According to Nepalese Prime Minister Sushil Koiral's press coordinator Praksah Adhikari, nine prime ministerial level visits were made to India from Nepal during the past 17 years. It was also reported that Nepal's heads of state have visited India six times since 1979.
After being installed as the 15th prime minister of India in May, Modi had only visited two countries. His maiden foreign tour is in Bhutan in June 2014, and about one month later, he visited Brazil to participate in the BRICS summit.
"I hope my visit will open a new chapter in India-Nepal relations, characterized by more frequent political engagement and closer cooperation across the full spectrum of our extraordinarily broad-based relations, which will serve as a model and catalyst for South Asian partnership for prosperity," said Modi in India before his two-day sojourn here.
Encouraged by a recent three-day visit to Nepal by Indian External Affairs Minister Sushma Swaraj, who showed goodwill by saying that Nepal is a sovereign country with all rights to make its own decision independently, Sushil Koiral urged all political parties on July 31 to take the Indian prime minister's visit as the last opportunity to save the country from disaster.
During Sushma Swaraj's stay from July 25 to July 27, Nepal and India held the third meeting of the Nepal-India Joint Commission after a long gap of 23 years. Both sides agreed to review all the treaties and agreements between the two neighbors, including the controversial 1950 Treaty of Peace and Friendship.
Kathmandu sees Modi's visit as a rare chance and a turning point to reorient Nepal-India relations, seeking equal and just treatment on matters concerning both nations.
At the same time, New Delhi hopes, by building common stand on major international issues, to get the support from Nepal, in a number of areas including its candidacy for permanent membership in the UN Security Council as well as its energy supply.
During his two-day visit, Modi will discuss with Nepal on cooperation in the fields of water resources, trade and investment, and the development of Nepal's infrastructure.

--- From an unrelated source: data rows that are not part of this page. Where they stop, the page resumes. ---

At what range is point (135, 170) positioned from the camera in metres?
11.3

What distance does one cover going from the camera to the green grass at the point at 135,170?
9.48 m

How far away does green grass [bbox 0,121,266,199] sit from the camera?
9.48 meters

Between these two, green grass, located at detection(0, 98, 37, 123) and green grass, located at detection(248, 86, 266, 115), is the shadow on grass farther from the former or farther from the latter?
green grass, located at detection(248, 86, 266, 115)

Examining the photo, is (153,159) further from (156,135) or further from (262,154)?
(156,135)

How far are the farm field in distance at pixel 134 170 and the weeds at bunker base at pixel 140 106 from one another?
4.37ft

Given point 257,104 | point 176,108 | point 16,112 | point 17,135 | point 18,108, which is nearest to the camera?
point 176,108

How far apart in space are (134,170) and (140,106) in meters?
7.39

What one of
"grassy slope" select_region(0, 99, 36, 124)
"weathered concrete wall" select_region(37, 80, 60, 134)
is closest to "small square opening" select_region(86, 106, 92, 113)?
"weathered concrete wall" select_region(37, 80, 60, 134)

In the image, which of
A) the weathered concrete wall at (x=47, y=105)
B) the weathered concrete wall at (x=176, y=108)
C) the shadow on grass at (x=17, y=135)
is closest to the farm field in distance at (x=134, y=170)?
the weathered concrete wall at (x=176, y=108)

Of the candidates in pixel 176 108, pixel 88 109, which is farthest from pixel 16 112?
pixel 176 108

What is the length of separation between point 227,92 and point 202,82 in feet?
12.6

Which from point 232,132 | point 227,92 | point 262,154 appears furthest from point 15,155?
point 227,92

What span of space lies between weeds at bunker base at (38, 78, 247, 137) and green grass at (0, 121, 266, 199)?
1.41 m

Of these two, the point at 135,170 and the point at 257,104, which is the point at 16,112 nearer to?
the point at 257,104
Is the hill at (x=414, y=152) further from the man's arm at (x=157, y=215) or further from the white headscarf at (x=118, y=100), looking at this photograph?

Other highlights of Modi's visit include an address to Nepal's parliament, which will be the first ever by a foreign prime minister after the restoration of parliamentary democracy in Nepal in 1990, and special prayers at the famous Pashupatinath temple on Monday Morning.
Before leaving for India on the evening of Aug. 4, the Indian prime minister will deliver a speech for Nepali business community at the hotel where the 75-member delegation lodge in.